- _Selected text_
William Grigs Atkinson (8 December 1888 – 15 March 1964), known professionally as Paul Cavanagh, was an English film and stage actor. He appeared in more than 100 films between 1928 and 1959.

Life and career
Cavanagh was born in Felling, Durham. He attended the Royal Grammar School, Newcastle upon Tyne, and Emmanuel College, Cambridge, where he was an undergraduate student. Cavanagh studied law in England, earning a master of arts degree at Cambridge. A newspaper article published 17 June 1931, reported, "It is on record that Cavanagh won high honors in mathematics and history."

Cavanagh practised "for several years" before he changed professions. He went to Canada "for a year of sightseeing and wandering" before he joined and served nine months with the Royal North-West Mounted Police.

After serving in World War I, he returned to Canada, where he practised law, including revising the statutes of Alberta, but eventually went back to England to practise law. Cavanagh went onto the stage after a stroke of bad luck in 1924 caused him to lose his savings, and later he went into films.

In 1926, Cavanagh lost $22,000 in one evening on a roulette wheel in Monte Carlo. An observer offered to provide a letter "to some of my theatrical acquaintances" in London, England. Those contacts led to Cavanagh's role in Walter Hackett's It Pays to Advertise. He also appeared in Eden Phillpotts' Blue Comet in the West End.

After appearing in a handful of British silent films he moved to the United States. Cavanagh's first film contract and film came in 1929 with Paramount Pictures.

Cavanagh died in London from a heart attack in 1964, aged 75.

[Extracted records]
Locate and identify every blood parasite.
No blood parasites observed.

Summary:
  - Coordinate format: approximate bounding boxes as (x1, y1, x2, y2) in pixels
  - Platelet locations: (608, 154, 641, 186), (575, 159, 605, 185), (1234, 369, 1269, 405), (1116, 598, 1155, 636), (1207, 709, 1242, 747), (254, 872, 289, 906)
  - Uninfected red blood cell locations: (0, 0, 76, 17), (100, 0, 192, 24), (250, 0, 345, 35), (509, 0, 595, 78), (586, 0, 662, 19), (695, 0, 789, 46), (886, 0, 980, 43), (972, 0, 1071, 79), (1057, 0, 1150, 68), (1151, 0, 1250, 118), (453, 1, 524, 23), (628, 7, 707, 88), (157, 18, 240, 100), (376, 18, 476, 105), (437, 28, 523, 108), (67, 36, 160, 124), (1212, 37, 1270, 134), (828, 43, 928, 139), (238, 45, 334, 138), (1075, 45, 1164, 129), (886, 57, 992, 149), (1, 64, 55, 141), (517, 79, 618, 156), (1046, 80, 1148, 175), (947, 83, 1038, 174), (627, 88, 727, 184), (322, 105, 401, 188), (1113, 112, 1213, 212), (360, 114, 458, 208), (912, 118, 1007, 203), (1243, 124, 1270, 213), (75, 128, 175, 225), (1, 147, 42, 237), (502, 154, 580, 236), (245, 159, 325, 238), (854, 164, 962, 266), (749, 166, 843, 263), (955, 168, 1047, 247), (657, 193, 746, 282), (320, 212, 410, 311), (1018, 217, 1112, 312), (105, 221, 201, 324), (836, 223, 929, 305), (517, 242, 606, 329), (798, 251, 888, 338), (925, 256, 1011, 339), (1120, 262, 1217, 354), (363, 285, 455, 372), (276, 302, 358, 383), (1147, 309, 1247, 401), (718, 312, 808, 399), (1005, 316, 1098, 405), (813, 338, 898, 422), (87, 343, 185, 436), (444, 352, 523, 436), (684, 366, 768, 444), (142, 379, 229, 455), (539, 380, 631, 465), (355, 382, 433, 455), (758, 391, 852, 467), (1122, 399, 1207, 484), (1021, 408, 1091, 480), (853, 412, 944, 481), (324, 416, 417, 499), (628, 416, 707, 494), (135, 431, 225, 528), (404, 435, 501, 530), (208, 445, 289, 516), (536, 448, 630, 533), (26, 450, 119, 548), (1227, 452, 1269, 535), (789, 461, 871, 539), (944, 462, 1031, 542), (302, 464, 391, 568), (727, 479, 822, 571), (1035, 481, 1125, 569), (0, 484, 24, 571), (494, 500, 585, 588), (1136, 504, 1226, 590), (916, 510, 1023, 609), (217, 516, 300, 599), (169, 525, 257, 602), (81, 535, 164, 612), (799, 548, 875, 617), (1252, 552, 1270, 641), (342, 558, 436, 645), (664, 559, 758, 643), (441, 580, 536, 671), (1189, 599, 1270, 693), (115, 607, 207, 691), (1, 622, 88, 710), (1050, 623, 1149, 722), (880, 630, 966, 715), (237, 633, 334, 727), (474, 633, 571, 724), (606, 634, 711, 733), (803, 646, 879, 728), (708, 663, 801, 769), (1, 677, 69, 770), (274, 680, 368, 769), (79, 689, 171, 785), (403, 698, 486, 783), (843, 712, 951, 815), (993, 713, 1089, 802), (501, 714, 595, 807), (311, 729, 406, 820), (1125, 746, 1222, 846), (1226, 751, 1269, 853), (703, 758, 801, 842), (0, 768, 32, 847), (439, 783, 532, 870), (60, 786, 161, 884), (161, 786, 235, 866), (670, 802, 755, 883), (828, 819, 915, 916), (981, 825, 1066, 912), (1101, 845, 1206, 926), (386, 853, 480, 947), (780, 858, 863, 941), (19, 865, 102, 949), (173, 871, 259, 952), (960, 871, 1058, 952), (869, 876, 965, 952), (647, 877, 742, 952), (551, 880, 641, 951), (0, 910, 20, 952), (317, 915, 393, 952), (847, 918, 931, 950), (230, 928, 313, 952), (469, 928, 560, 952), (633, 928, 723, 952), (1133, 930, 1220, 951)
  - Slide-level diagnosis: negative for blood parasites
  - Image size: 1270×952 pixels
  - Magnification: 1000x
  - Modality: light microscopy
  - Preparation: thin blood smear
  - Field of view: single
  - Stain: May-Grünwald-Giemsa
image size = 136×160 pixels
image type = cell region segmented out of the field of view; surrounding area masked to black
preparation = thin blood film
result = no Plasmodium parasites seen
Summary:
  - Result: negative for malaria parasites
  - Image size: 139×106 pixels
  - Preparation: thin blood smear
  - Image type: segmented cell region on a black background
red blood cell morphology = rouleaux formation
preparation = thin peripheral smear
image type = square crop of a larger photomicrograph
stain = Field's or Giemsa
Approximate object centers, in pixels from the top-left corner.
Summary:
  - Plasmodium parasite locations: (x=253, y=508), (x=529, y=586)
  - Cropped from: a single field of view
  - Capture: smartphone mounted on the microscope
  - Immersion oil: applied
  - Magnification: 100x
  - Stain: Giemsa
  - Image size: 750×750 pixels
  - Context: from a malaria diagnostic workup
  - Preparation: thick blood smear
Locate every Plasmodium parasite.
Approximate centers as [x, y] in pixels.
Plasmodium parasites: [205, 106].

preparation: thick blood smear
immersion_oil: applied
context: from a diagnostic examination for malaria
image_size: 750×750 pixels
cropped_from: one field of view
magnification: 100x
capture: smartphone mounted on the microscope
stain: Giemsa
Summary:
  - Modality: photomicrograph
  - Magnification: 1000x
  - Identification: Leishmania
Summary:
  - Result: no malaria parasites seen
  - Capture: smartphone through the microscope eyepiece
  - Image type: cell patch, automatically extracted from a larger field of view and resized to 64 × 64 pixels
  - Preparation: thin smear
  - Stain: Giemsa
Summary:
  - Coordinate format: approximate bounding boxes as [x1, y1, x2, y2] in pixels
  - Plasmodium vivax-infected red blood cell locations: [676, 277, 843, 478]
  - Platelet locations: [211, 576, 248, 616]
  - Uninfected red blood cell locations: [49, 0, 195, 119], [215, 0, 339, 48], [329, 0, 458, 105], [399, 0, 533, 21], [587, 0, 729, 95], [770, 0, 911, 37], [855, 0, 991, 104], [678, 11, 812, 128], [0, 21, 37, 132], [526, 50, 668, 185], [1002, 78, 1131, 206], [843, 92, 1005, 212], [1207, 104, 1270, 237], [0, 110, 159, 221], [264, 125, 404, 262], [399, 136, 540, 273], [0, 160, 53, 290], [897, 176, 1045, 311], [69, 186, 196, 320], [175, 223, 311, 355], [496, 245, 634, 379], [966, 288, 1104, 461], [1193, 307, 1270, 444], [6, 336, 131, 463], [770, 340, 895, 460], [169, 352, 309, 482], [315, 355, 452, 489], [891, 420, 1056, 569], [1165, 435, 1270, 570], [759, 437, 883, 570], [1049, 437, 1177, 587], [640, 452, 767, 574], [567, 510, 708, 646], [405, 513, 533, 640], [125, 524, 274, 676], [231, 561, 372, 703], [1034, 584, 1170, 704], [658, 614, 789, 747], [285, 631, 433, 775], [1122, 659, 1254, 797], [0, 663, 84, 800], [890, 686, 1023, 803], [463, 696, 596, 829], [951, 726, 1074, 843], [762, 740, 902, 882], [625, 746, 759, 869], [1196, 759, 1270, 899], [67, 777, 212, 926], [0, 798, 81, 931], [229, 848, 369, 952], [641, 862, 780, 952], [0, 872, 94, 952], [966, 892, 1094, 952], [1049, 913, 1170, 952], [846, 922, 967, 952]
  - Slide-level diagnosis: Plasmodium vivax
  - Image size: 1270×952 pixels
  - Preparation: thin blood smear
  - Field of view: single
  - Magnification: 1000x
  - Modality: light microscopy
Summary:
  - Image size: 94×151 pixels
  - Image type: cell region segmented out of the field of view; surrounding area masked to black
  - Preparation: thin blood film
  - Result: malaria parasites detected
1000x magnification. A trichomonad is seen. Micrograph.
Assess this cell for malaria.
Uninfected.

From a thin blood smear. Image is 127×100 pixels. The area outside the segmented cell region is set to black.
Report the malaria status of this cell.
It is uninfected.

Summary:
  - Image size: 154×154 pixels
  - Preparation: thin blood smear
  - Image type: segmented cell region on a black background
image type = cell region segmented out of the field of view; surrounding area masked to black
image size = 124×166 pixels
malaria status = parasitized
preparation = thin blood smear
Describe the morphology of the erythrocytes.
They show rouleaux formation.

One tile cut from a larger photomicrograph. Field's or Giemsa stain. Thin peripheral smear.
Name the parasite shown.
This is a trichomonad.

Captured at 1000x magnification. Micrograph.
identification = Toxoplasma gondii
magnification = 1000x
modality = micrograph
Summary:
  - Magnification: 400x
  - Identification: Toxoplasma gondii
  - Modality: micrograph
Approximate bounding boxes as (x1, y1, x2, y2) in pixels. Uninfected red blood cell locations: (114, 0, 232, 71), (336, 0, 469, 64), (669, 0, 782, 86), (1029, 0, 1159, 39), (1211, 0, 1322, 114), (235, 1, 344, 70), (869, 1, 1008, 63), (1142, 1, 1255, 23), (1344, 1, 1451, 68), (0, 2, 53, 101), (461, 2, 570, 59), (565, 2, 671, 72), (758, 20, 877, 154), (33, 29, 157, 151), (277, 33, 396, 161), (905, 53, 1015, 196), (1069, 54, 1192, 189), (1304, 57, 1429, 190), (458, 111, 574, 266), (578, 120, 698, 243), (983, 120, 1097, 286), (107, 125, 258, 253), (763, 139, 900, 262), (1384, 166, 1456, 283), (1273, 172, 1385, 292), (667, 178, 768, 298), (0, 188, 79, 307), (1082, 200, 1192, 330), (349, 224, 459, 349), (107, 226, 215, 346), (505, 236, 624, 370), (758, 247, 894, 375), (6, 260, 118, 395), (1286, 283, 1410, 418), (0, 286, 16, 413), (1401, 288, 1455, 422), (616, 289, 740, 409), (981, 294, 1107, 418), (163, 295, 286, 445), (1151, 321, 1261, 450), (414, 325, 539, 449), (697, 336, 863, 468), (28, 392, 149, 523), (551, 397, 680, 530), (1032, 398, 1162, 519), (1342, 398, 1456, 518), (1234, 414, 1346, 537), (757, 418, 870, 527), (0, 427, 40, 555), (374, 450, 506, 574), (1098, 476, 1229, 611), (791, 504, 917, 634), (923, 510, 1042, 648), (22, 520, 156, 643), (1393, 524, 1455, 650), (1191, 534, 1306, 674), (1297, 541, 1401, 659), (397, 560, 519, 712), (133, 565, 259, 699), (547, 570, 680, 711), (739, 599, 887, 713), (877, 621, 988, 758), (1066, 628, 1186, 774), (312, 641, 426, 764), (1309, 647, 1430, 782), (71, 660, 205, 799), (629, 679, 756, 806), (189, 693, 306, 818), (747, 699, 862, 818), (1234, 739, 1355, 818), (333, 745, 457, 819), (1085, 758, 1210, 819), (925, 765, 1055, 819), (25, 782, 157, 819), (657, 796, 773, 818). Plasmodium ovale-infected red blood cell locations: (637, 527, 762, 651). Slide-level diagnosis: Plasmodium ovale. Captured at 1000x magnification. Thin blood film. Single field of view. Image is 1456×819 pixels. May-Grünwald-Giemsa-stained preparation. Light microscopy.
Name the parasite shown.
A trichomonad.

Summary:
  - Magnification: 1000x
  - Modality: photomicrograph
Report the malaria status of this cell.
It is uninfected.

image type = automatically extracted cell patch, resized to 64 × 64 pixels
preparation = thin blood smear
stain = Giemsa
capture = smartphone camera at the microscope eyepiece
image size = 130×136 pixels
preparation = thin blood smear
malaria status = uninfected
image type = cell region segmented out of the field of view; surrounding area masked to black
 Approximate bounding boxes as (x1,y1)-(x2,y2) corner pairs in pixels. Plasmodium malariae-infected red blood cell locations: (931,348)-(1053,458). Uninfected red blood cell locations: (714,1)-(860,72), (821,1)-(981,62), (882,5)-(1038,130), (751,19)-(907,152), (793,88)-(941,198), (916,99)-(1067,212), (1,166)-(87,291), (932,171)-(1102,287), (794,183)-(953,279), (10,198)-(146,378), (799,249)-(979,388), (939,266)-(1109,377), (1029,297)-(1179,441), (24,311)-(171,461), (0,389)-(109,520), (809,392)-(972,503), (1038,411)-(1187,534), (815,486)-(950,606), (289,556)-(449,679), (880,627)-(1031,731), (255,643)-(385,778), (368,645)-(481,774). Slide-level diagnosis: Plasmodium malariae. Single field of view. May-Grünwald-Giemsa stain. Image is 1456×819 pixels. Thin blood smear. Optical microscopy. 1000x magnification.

- _Problems and tasks_
1 – Retype the passage of the Paul Cavanagh biography between "After appearing in" and "1964, aged 75.", inclusive.
2 – According to the Paul Cavanagh biography, which company gave Cavanagh his first film contract?

- _Answers to the problems_
1 –
After appearing in a handful of British silent films he moved to the United States. Cavanagh's first film contract and film came in 1929 with Paramount Pictures.

Cavanagh died in London from a heart attack in 1964, aged 75.

2 – Paramount Pictures